Phone Call to Hades

Musical performance in the public space

Co-stage direction and dramaturgy


World première May 2016
at the Munich Biennale – International Festival for New Music Theatre

Further Performances: Music Chapel, Waterloo; Théâtres de la Ville de Luxembourg; Festival d’Art Lyrique d’Aix-en-Provence

A production of the Münchener Biennale and Theaterakademie August Everding coproduced by Festival d’Aix-en-Provence, Les Théâtres de la Ville de Luxembourg, Queen Elisabeth Music Chapel
with the support of enoa and Creative Europe Programme of the European Union

Composition: Cathy van Eck
Stage direction: Blanka Radoczy
Costumes: Claudia Irro

Soprano: Elizabeth Marshall
Mezzo-soprano: Andromahi Raptis
Baritone: Bavo Orroi

This slideshow requires JavaScript.

The voice as a phenomenon of passage is at the core of nocturnal events. Voices move between body and spirit, sensuousness and sense, affect and intellect. What happens when the voice detaches from the body – like it has been brought to perfection by technological media?

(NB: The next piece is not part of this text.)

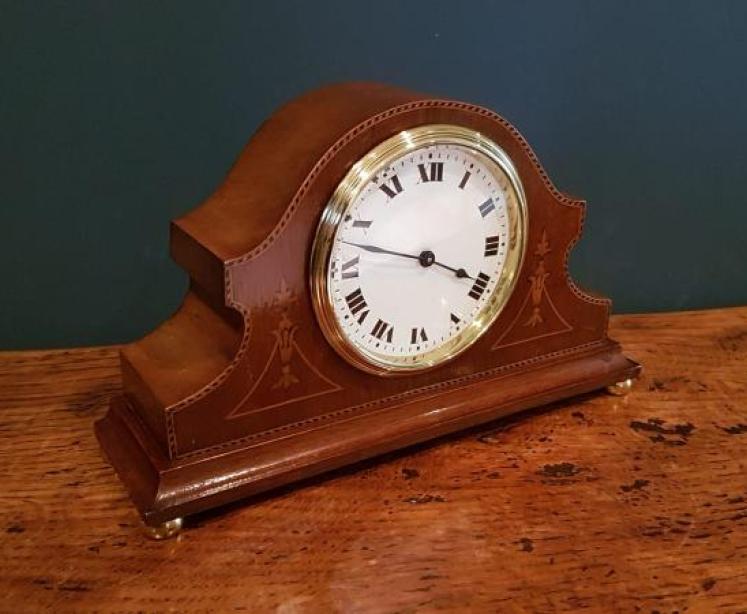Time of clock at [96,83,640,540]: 3:47
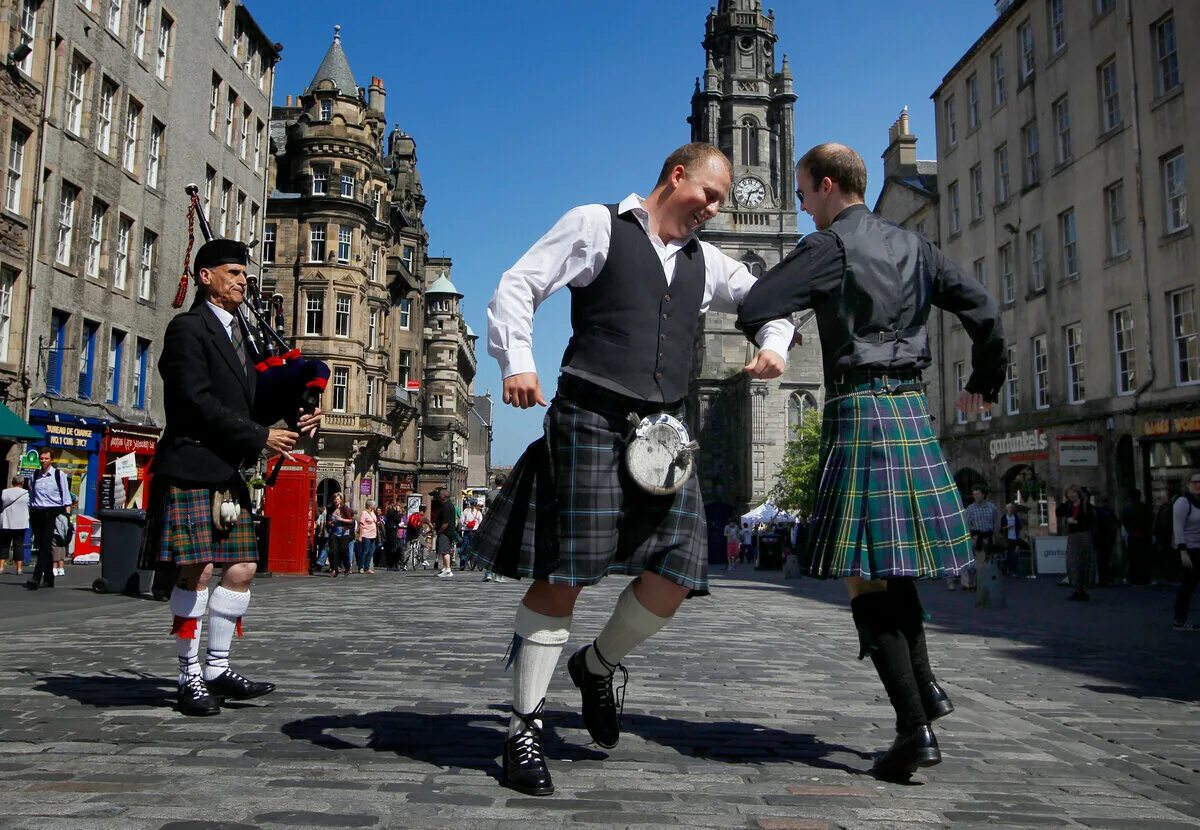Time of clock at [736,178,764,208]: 2:33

In the 19th century the disembodied voices coming from the novel phonographs had an enormous drawing power: Apparently now one could conserve the voices of the dead and bring them back to life once again. Even the inventor and researcher Thomas Edison worked on a device to communicate with the afterworld. But despite enormous scientific progress, the threshold between life and death still lies beyond our fantasy and possibilities. Access is reserved solely for legendary figures in our mythological tales. In the story of Orpheus it is also the voice that paves the way to the dead.

The voices of artistic singing every evening along the Isar River will be gradually modified technically – only traces of the bodies doing the singing will remain behind. The vocal transformations speak to us as if they were coming from different worlds. A game of obscurity and discovery, of presence and absence begins.